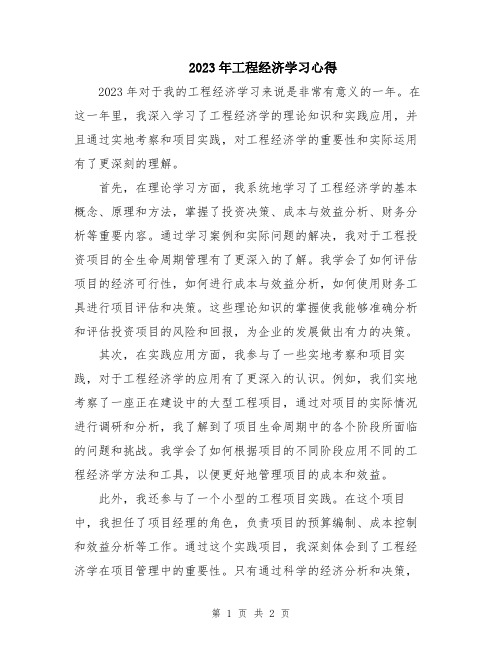 2023年工程经济学习心得

2023年对于我的工程经济学习来说是非常有意义的一年。在这一年里，我深入学习了工程经济学的理论知识和实践应用，并且通过实地考察和项目实践，对工程经济学的重要性和实际运用有了更深刻的理解。

首先，在理论学习方面，我系统地学习了工程经济学的基本概念、原理和方法，掌握了投资决策、成本与效益分析、财务分析等重要内容。通过学习案例和实际问题的解决，我对于工程投资项目的全生命周期管理有了更深入的了解。我学会了如何评估项目的经济可行性，如何进行成本与效益分析，如何使用财务工具进行项目评估和决策。这些理论知识的掌握使我能够准确分析和评估投资项目的风险和回报，为企业的发展做出有力的决策。

其次，在实践应用方面，我参与了一些实地考察和项目实践，对于工程经济学的应用有了更深入的认识。例如，我们实地考察了一座正在建设中的大型工程项目，通过对项目的实际情况进行调研和分析，我了解到了项目生命周期中的各个阶段所面临的问题和挑战。我学会了如何根据项目的不同阶段应用不同的工程经济学方法和工具，以便更好地管理项目的成本和效益。

此外，我还参与了一个小型的工程项目实践。在这个项目中，我担任了项目经理的角色，负责项目的预算编制、成本控制和效益分析等工作。通过这个实践项目，我深刻体会到了工程经济学在项目管理中的重要性。只有通过科学的经济分析和决策，

第 1 页 共 2 页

----

EXERCISE OBJECTIVE —
Each line from the one with "此外，我还参与了一个小型的工" through the last line of the records must be written out word for word. Include nothing else.

YOUR RESPONSE —
此外，我还参与了一个小型的工程项目实践。在这个项目中，我担任了项目经理的角色，负责项目的预算编制、成本控制和效益分析等工作。通过这个实践项目，我深刻体会到了工程经济学在项目管理中的重要性。只有通过科学的经济分析和决策，

第 1 页 共 2 页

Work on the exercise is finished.